There’s no single volume that’s universally dangerous because body size, kidney health, and activity level all matter. But as a rough guide, consistently drinking more than a liter per hour over several hours puts most people at risk. Cases of fatal water intoxication have occurred in people who consumed several liters in just a few hours, whether from drinking contests, misguided hydration attempts, or psychiatric conditions involving compulsive water drinking.
Who Is Most at Risk
Endurance athletes, particularly marathon runners and ultramarathon participants, are among the most vulnerable.
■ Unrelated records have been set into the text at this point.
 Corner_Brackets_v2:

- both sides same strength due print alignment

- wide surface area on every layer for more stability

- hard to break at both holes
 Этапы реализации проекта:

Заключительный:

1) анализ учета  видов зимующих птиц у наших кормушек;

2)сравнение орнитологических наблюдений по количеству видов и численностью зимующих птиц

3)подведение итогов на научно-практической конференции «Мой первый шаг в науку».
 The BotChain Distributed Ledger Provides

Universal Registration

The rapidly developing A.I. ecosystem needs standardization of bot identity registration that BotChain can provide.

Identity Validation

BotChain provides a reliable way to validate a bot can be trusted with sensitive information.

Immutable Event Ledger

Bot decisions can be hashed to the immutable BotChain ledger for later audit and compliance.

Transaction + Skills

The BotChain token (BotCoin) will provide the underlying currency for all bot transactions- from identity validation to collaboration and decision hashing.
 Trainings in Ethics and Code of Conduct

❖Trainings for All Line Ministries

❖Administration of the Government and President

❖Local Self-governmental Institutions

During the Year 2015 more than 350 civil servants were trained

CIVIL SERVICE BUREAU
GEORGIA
The combination of heavy sweating (which loses sodium), prolonged exercise, and aggressive hydration creates perfect conditions for water intoxication. Research into exercise-associated hyponatremia has identified three overlapping factors: voluntary overdrinking driven by advice to “stay ahead of thirst,” a failure of the body to stop producing its water-retention hormone even when overhydrated, and a genetic inability in some people to mobilize sodium stores to compensate. Not everyone who overdrinks during exercise develops dangerous hyponatremia. It appears that certain people are genetically predisposed because their bodies continue retaining water even when they shouldn’t.
Military recruits during basic training represent another high-risk group, often because of regimented hydration schedules that don’t account for individual variation. People with smaller body size are also more susceptible since the same volume of water dilutes their sodium more quickly. Older adults are at increased risk because kidney function naturally declines with age, reducing the body’s ability to excrete excess fluid.
Medications That Increase Your Risk
Several common medications can make your body retain more water than usual, compounding the risk if you’re also drinking heavily. The most frequently implicated categories include certain antidepressants (particularly SSRIs and related drugs), opioid pain medications, anti-seizure medications, antipsychotics, and common anti-inflammatory painkillers like ibuprofen. These drugs can either trigger the release of your body’s water-retention hormone or amplify its effect on the kidneys, making it harder to excrete excess water. If you take any of these medications, your threshold for “too much water” is lower than average.
How to Avoid Overhydration
The simplest and most evidence-backed guideline is to drink when you’re thirsty. The Wilderness Medical Society reviewed the research on preventing exercise-associated hyponatremia and concluded that no specific fluid volume recommendation has been shown to prevent the condition. Their guidance: let thirst be your signal. This is a shift from older advice that encouraged people to drink on a fixed schedule or to consume as much as they could tolerate during exercise.
During intense or prolonged exercise lasting more than an hour, replacing some of the sodium you’re losing through sweat helps maintain balance. Sports drinks containing electrolytes serve this purpose, though they’re not a safeguard against massive overdrinking. Weighing yourself before and after long workouts can also help you calibrate. If you weigh more after exercise than before, you drank too much.
For everyday life, most healthy adults can trust their thirst signals. The color of your urine is a reasonable secondary check: pale yellow means well-hydrated, consistently clear and copious means you can ease off. If you experience unexplained headaches, nausea, or confusion after drinking large amounts of water, stop drinking and consider whether overhydration could be the cause.